En un alto, nos sentamos en rededor de Awka que, esta vez, quiere contar: “Cuentan”, dice, “que
un joven de estos lugares caminaba a las fiestas de Santiago; desde un filo, vio abajo el pueblo y
mucha gente enfiestada en las calles; se extrañó al ver a un míster (hombre de fuera) montado en
un macho grandísimo, caminando entre el gentío. Siguió el joven su camino, pensando en la fiesta,
cuando de pronto, en un recodo, se encontró con el míster, y este le preguntó que hacia dónde
iba. ‘Voy a las fiestas de Santiago’, le contestó el joven. ‘Esas fiestas están muy malas, se bebe
poco y casi no se baila; lo invito a unas fiestas mejores, donde en verdad se baila y se come’. El
joven se quedó pensando. ‘Si usted quiere súbase en mi macho y yo lo llevo’, continuó. El joven se
montó en ancas y se encaminaron en dirección contraria a Santiago. El macho volaba corriendo, se
oía silbar el viento. Habían caminado bastante y el míster se bajó a mear, el chorro era tan grande
que empezó a bajar represado, formando el río Yunguilla (nombre quechua que significa
resplandecer de la luna llena). Al fin, llegaron al pueblo, la gente bailaba y bebía, era una gran
fiesta. El míster lo invitó a su casa donde también se comía y bailaba, y qué carne había y qué
licores; el joven bailó y bebió hasta hartarse. En la madrugada el míster le dijo: ‘Vaya por el macho
al potrero y me lo trae’. El joven le trajo el macho, y el hombre le dijo: ‘Es hora de que se vuelva, lo
llevaré en el macho, pero antes le voy a regalar una guayunga de maíz’; le regaló el maíz. El míster
le dijo que se trepara en ancas y deshicieron el camino; al llegar al sitio donde lo había recogido, se
despidieron. El joven regresó a su casa. Los familiares le preguntaron por las fiestas de Santiago, y
él les dijo que se había ido para otra fiesta; les contó cómo lo habían atendido y les mostró la
guayunga de maíz. Los parientes se pusieron a mirar el maíz y se dieron cuenta que las mazorcas
eran de oro y les brillaron los ojos”.

La más grande de las lagunas que ahora vemos, abajo a unos 400 metros, es la de Santiago; el
viento riza el agua de un azul casi negro; cerca a ella, dos de menor tamaño. A 20 minutos,
subiendo a otro mirador, está La Suramérica, la Laguna seca y otra cuyo nombre no recuerdo. El
día anterior habíamos divisado, desde una cumbre menor, la laguna Kusiyaco. Kusiyaco es una
palabra quechua, compuesta: kusi significa conejo, y yaco: agua; vendría a ser: conejo de agua o
laguna del conejo; y en verdad la laguna tiene la forma de un conejo. Algunas de estas lagunas
tienen nombres indios, la de Santiago, se llama Sukugún: que significa rincón de los espíritus; la de
la Magdalena, Yumamuy: laguna de la nube. Awka nos dice que los nombres indios perdidos, están
tratando de recuperarlos por medio de ritos; entre otros, el del ayuno; ayunan en las alturas
durante nueve días, en ese tiempo sólo mambean; sentados al aire libre, esperan sin esperar,
hasta que las lagunas hablan.

Noticia biográfica
Horacio Benavides nació en Bolívar, Cauca, en 1949. Cursó estudios de pintura en el Instituto
Departamental de Bellas Artes en Cali. Ha sido profesor y coordinador de talleres de literatura.

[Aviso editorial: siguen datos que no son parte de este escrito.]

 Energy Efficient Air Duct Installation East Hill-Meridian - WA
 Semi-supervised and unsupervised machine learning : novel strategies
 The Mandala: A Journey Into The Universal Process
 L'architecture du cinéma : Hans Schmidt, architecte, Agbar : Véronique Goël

Actualmente dirige el Taller de Literatura con niños Viento Sur, coedita la revista de Poesía Deriva
y coordina la Ruta de la Literatura, un proyecto de talleres de Literatura de la Gerencia Cultural y la
Secretaría de Educación del Valle. Ha publicado los libros de poemas: Orígenes, 1979; Las cosas
perdidas, 1986; Agua de la Orilla, 1989; Sombra de Agua, 1994; La aldea desvelada, 1998 (Premio
Nacional de Poesía, Instituto Distrital de Cultura de Bogotá, 2001); Sin razón florecer, 2002; Todo
lugar para el desencuentro, 2005 (Premio Nacional de Poesía, Eduardo Cote Lamus, 2005);
Conversación a oscuras, 2014, y Bajo la hierba o el cielo, 2014. También ha publicado una poesía
reunida, De una a otra montaña, 2008, y dos antologías: La serena hierba, 2013 (Premio nacional
de Poesía del Ministerio de Cultura de Colombia, 2013) y Como acabados de salir del diluvio, 2013.
Igualmente, en su trabajo con niños ha escrito tres libros de adivinanzas: Agua pasó por aquí,
1999; Ábrete grano pequeño, 2009, y Tapiz al revés ¿Dime quíen es?, 2014.